The Departure into Exile. The personified community is told to pick up its bundle (mg.), and prepare for the inevitable exile. She bewails her hurt and her spoilt dwelling. These troubles, says the prophet, come from her unwise rulers (shepherds), and already are upon her. Identifying himself with the people, he pleads with Yahweh for mercy in judgment, on the ground of man's weakness. (Jeremiah 10:23 should be repointed and rendered, Not for man is it to walk and direct his steps.) Jeremiah 10:25 can hardly be Jeremiah's; its cry for vengeance on the heathen contradicts his attitude towards the nations as the Divinely commissioned instruments of Yahweh's wrath against His people's sin. (Omit yea, they have devoured him, with LXX, and with the parallel cited in mg.)

Jeremiah 10:17-25

17 Gather up thy wares out of the land, O inhabitante of the fortress.

18 For thus saith the LORD, Behold, I will sling out the inhabitants of the land at this once, and will distress them, that they may find it so.

19 Woe is me for my hurt! my wound is grievous: but I said, Truly this is a grief, and I must bear it.

20 My tabernacle is spoiled, and all my cords are broken: my children are gone forth of me, and they are not: there is none to stretch forth my tent any more, and to set up my curtains.

21 For the pastors are become brutish, and have not sought the LORD: therefore they shall not prosper, and all their flocks shall be scattered.

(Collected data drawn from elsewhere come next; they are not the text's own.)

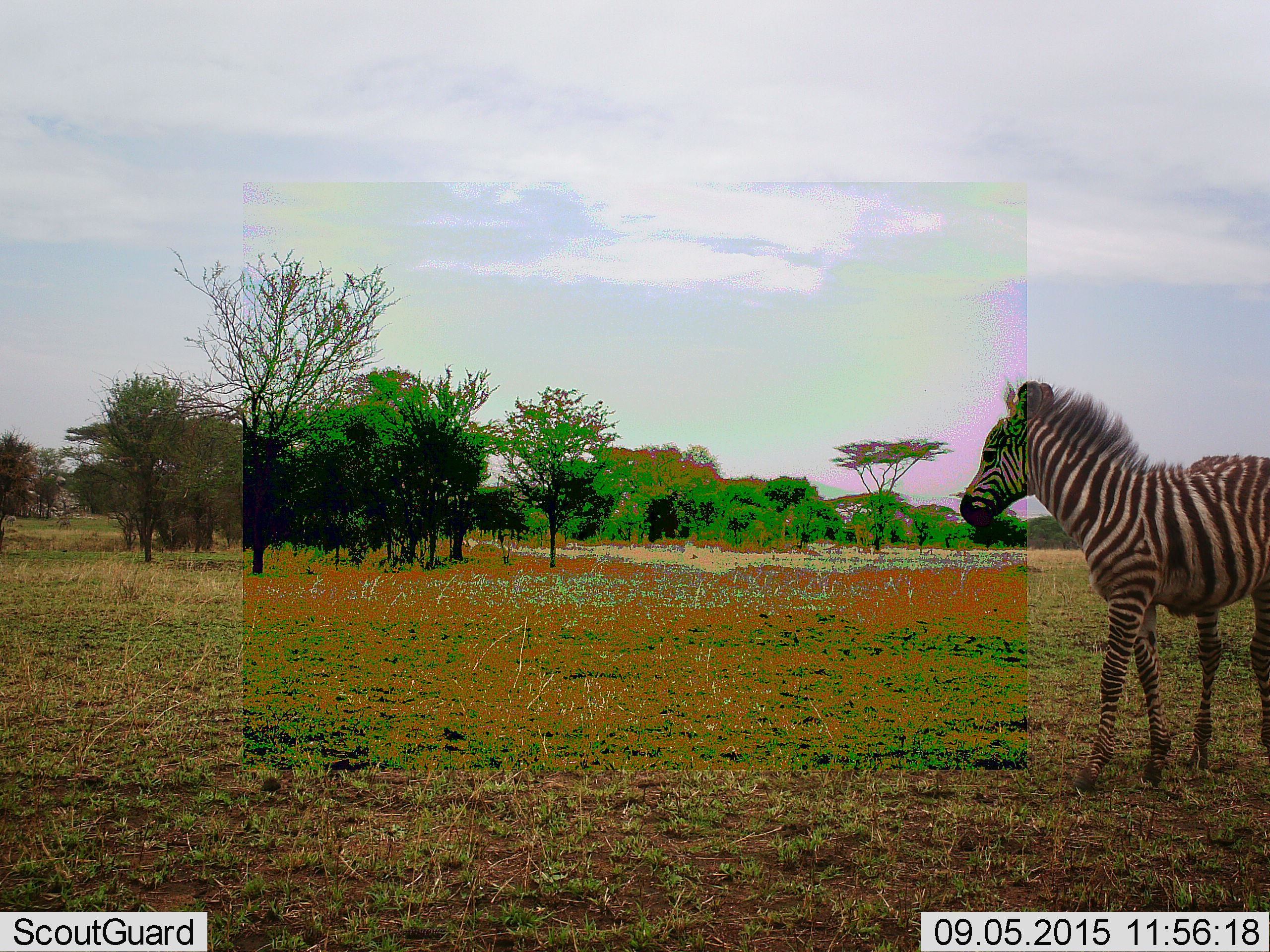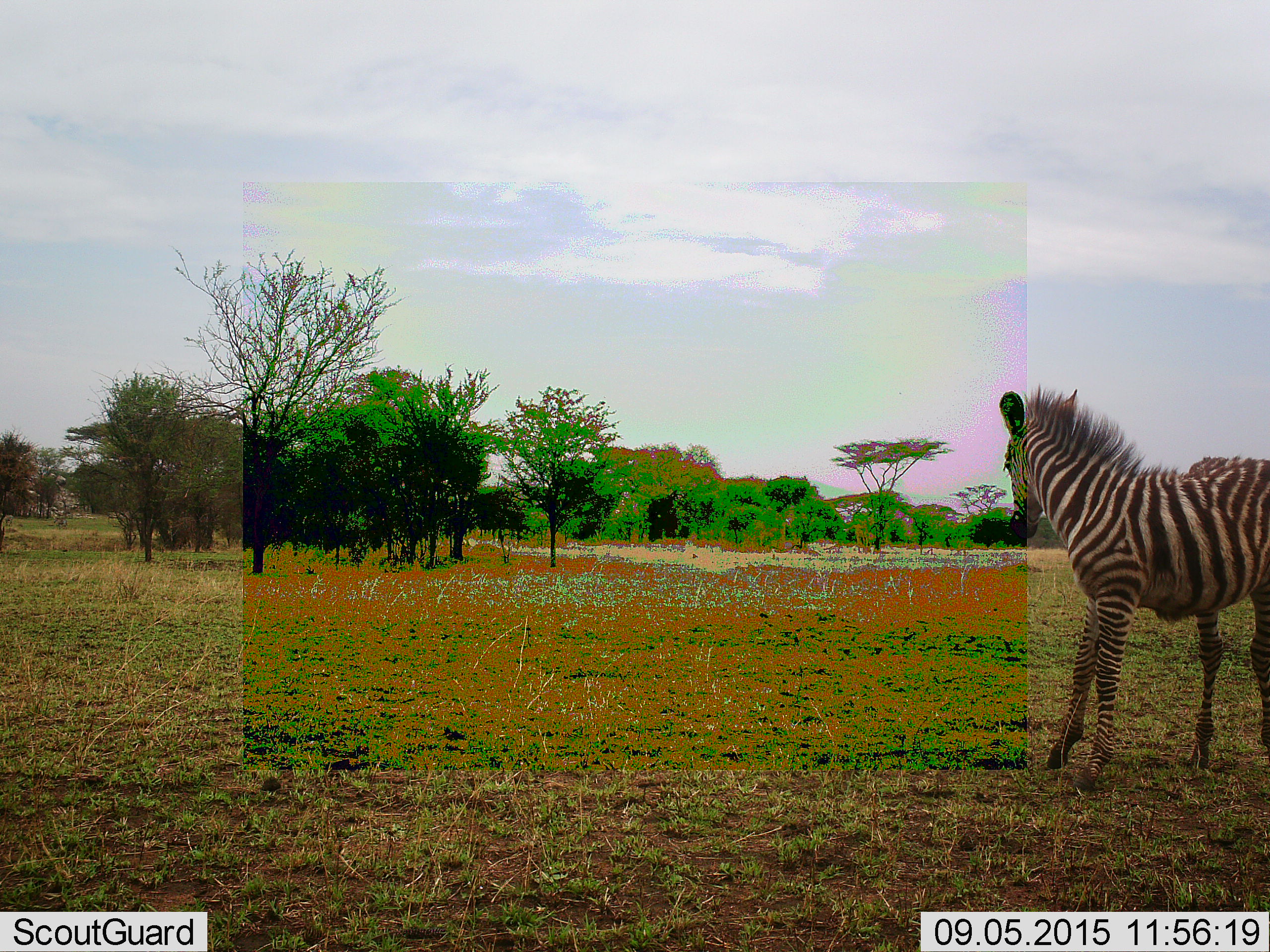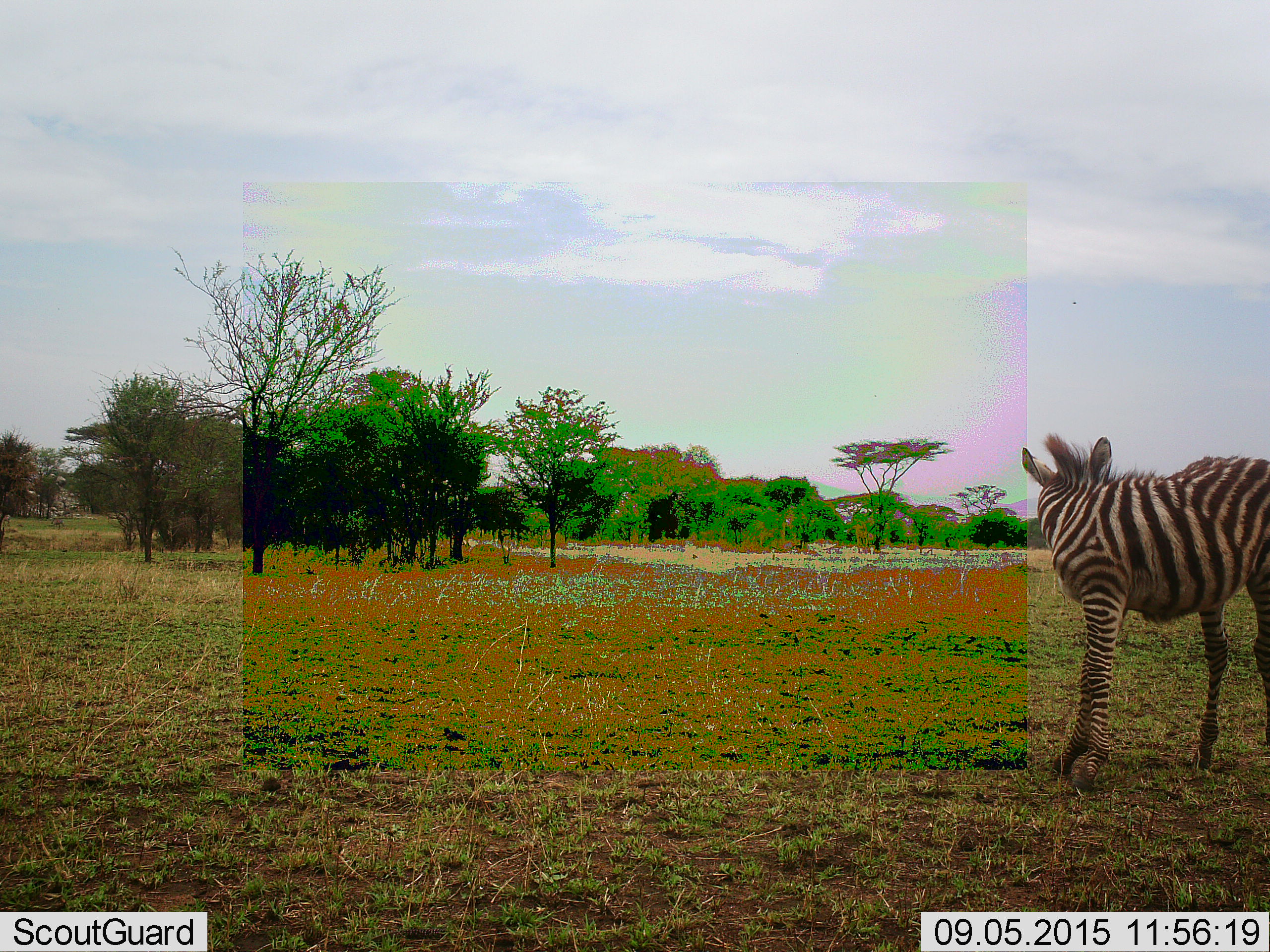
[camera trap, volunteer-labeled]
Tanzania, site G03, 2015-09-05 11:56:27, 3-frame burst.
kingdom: Animalia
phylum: Chordata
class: Mammalia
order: Perissodactyla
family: Equidae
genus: Equus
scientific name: Equus quagga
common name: plains zebra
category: zebra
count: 1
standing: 79%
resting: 0%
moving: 32%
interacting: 0%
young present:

22 Behold, the noise of the bruit is come, and a great commotion out of the north country, to make the cities of Judah desolate, and a den of dragons.

23 O LORD, I know that the way of man is not in himself: it is not in man that walketh to direct his steps.

24 O LORD, correct me, but with judgment; not in thine anger, lest thou bring me to nothing.

25 Pour out thy fury upon the heathen that know thee not, and upon the families that call not on thy name: for they have eaten up Jacob, and devoured him, and consumed him, and have made his habitation desolate.